Yellow-colored walls lining the Yellowstone River and what gave the park its name.

Most historians believe John Colter was the first white man to make his way into what is now known as Yellowstone National Park. While Lewis & Clark just missed seeing it (they were too far north), Colter wandered into the area just a couple of years later as he guided and explored.

Colter’s tales of bubbling cauldrons of mud, spewing steam volcanoes shooting boiling water hundreds of feet in the air, and petrified trees had civilized folks referring to the place as “Colter’s Hell.” And so it was known for years until other French explorers noted the yellow rock walls of the river running through the area.

The French called it “La Roche Jaune,” or the River of Yellow Rock. It was that name that eventually defined the entire region of thermal activity we know today as Yellowstone.

Lewis & Clark map of 1810. (Library of Congress)

How about Lake Eustis? Can’t find it on a map? Well, unless you are using select maps made from William Clark’s notes, you will be admittedly lost. Eustis Lake was someone in Washington, DC’s short-lived idea to rename Yellowstone Lake after James Madison’s Secretary of War, William Eustis, who died in 1813. It never stuck.

In 1826, a party of fur trappers that included Daniel Potts, Bill Sublette, and Jedediah Smith called Yellowstone Lake “Sublette Lake,” and some historians credit Sublette with discovering the lake.

The name Yellowstone Lake appears formally first in the 1839 maps of the Oregon Territory by US Army topographical engineer, Captain Washington Hood and has remained so since that time.

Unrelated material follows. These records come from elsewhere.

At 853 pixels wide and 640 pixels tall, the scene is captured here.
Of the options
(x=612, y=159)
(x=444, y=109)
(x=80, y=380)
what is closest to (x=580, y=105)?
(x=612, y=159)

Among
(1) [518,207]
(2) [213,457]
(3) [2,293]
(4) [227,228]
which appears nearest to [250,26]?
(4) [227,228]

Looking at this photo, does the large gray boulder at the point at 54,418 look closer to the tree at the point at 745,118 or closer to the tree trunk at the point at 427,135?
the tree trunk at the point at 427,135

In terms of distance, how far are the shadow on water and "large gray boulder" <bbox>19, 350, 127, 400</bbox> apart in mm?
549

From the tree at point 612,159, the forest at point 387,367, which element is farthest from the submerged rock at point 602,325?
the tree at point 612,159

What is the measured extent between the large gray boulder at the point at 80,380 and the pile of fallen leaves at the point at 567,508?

Equally lost to time is the name “Lake Biddle.” The lake was identified and mapped by Lewis and Clark and was perhaps changed in 1810 by the 17-year-old law student asked to edit the explorers’ original journals: Nicholas Biddle. To further complicate things, a later mapmaker in 1814 misread “Biddle” as “Riddle” but it wouldn’t matter. The lake is known today as Jackson Lake.

Green River

You can still find a few old-timers who call the Green River by its original name: “Seeds-kee-dee.” The Shoshone name means “Prairie Hen River.”

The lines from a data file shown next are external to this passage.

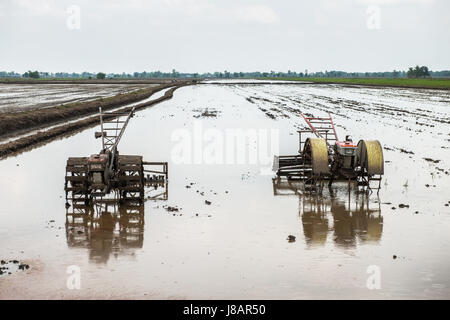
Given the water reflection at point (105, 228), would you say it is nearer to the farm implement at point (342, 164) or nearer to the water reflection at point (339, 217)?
the water reflection at point (339, 217)

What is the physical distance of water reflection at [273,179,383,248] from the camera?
13.1m

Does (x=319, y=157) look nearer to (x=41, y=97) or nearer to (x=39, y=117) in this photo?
(x=39, y=117)

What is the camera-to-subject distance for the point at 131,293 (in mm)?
9664

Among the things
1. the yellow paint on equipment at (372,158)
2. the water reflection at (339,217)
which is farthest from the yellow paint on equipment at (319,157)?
the yellow paint on equipment at (372,158)

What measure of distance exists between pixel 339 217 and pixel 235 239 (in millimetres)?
3782

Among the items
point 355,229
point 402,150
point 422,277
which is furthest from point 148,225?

Shoshone people. (Everett)

Some of the first explorers to the area also called the Green the Spanish River—probably for the early explorers Dominguez and Escalante who named the Green the “Rio de San Buenaventura.” Later, other Spaniard and Mexican explorers referred to the river as the Rio Verde, or Green River. This connection with the Spanish led to the Green being known for a time as the Spanish River.

But by the time Ashley floated the Green in 1825, the name “Green River” was in common use. Accounts vary as to why the river is called the Green. One has it that it is because of the color of the water; another that it is named for a member of Ashley’s original party of mountain men. John C. Fremont thought that the name came from the vegetation along the banks.